Aim – Quote each of the entries below word for word, and leave the pictures out of your answer.

Stored data –
········
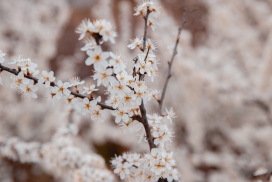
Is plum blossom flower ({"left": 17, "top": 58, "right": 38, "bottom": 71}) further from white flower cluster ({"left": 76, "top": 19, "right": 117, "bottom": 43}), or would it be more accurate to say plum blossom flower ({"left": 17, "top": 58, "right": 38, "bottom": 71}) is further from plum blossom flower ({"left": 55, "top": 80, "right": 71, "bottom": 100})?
white flower cluster ({"left": 76, "top": 19, "right": 117, "bottom": 43})

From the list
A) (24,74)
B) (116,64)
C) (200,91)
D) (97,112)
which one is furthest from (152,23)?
(200,91)

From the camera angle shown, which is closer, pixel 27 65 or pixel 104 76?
pixel 104 76

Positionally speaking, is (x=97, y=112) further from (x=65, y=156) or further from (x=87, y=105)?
(x=65, y=156)

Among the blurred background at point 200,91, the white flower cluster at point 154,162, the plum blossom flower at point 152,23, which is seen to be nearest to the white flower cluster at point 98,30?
the plum blossom flower at point 152,23

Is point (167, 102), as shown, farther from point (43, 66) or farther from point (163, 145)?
point (163, 145)

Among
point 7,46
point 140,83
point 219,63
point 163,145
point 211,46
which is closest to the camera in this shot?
point 140,83

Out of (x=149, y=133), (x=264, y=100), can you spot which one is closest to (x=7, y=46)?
(x=264, y=100)
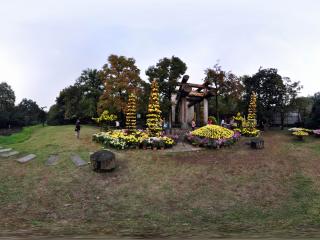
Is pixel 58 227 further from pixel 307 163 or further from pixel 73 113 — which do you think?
pixel 73 113

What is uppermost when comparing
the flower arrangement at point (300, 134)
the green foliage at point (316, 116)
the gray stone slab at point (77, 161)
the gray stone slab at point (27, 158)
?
the green foliage at point (316, 116)

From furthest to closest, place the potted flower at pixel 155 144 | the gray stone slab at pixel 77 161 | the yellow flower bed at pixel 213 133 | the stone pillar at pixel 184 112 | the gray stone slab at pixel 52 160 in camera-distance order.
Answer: the stone pillar at pixel 184 112
the yellow flower bed at pixel 213 133
the potted flower at pixel 155 144
the gray stone slab at pixel 52 160
the gray stone slab at pixel 77 161

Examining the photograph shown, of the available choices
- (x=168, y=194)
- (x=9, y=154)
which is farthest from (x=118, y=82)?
(x=168, y=194)

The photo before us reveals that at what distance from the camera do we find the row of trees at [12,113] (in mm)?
45709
········
Answer for the task –
Is plum blossom flower ({"left": 17, "top": 58, "right": 38, "bottom": 71}) further from white flower cluster ({"left": 76, "top": 19, "right": 117, "bottom": 43}), or would it be more accurate to say plum blossom flower ({"left": 17, "top": 58, "right": 38, "bottom": 71}) is further from plum blossom flower ({"left": 55, "top": 80, "right": 71, "bottom": 100})?
white flower cluster ({"left": 76, "top": 19, "right": 117, "bottom": 43})

From the list
A) (24,74)
B) (116,64)
C) (200,91)
D) (97,112)
which one is furthest from (152,23)?
(200,91)

From the camera angle shown, which is closer, pixel 27 65 or pixel 104 76?
pixel 104 76

Positionally speaking, is (x=97, y=112) further from (x=65, y=156) or further from (x=87, y=105)?
(x=65, y=156)

Among the blurred background at point 200,91, the white flower cluster at point 154,162, the plum blossom flower at point 152,23, which is seen to be nearest to the white flower cluster at point 98,30?
the plum blossom flower at point 152,23

Is point (167, 102), as shown, farther from point (43, 66) or farther from point (163, 145)?
point (163, 145)

Among
point 7,46
point 140,83
point 219,63
point 163,145
point 211,46
which is closest to the camera in this shot?
point 140,83

Out of (x=149, y=133), (x=264, y=100), can you spot which one is closest to (x=7, y=46)?
(x=264, y=100)
Is pixel 58 227 further from pixel 307 163 or further from pixel 73 113 — which do you think?
pixel 73 113

What is uppermost when comparing
the flower arrangement at point (300, 134)
the green foliage at point (316, 116)
the gray stone slab at point (77, 161)
the gray stone slab at point (27, 158)
?
the green foliage at point (316, 116)

From furthest to closest, place the potted flower at pixel 155 144 | the gray stone slab at pixel 77 161 | the yellow flower bed at pixel 213 133 | the stone pillar at pixel 184 112 | the gray stone slab at pixel 52 160 in camera-distance order.
Answer: the stone pillar at pixel 184 112
the yellow flower bed at pixel 213 133
the potted flower at pixel 155 144
the gray stone slab at pixel 52 160
the gray stone slab at pixel 77 161

Examining the photograph shown, of the available choices
- (x=168, y=194)
- (x=9, y=154)
which is farthest from (x=118, y=82)?
(x=168, y=194)

The photo before us reveals that at what distance from the camera do we find the row of trees at [12,113] (in mm)?
45709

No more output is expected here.